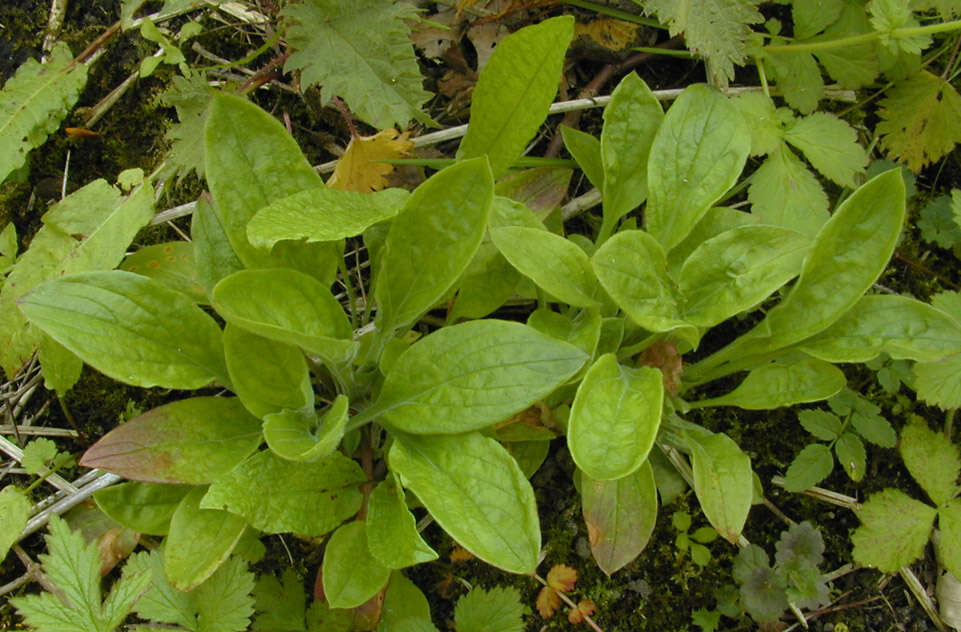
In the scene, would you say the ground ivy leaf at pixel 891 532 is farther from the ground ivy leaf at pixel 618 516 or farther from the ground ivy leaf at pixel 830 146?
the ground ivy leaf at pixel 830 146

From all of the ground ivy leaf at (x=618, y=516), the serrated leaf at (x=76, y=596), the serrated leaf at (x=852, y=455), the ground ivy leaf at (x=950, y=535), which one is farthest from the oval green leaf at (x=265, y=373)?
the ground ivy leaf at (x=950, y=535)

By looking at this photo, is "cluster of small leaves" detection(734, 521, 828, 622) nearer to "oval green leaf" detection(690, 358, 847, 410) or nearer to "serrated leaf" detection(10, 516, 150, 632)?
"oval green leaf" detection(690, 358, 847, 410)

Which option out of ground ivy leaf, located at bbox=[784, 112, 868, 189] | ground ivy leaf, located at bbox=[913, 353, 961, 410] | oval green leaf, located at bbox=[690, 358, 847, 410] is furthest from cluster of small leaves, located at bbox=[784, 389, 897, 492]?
⁂
* REQUEST *
Render every line of the records above as a JSON list of strings, one string per line, omitting blank lines and the pictures.

* ANSWER *
[
  "In the scene, would you say the ground ivy leaf at pixel 891 532 is farther from the ground ivy leaf at pixel 618 516 or farther from the ground ivy leaf at pixel 830 146?",
  "the ground ivy leaf at pixel 830 146",
  "From all of the ground ivy leaf at (x=618, y=516), the serrated leaf at (x=76, y=596), the serrated leaf at (x=852, y=455), the ground ivy leaf at (x=950, y=535), which one is farthest from the oval green leaf at (x=265, y=373)?",
  "the ground ivy leaf at (x=950, y=535)",
  "By looking at this photo, is \"cluster of small leaves\" detection(734, 521, 828, 622) nearer to \"oval green leaf\" detection(690, 358, 847, 410) or nearer to \"serrated leaf\" detection(10, 516, 150, 632)?",
  "\"oval green leaf\" detection(690, 358, 847, 410)",
  "Which option out of ground ivy leaf, located at bbox=[784, 112, 868, 189] | ground ivy leaf, located at bbox=[913, 353, 961, 410] | oval green leaf, located at bbox=[690, 358, 847, 410] is furthest from cluster of small leaves, located at bbox=[784, 389, 897, 492]?"
]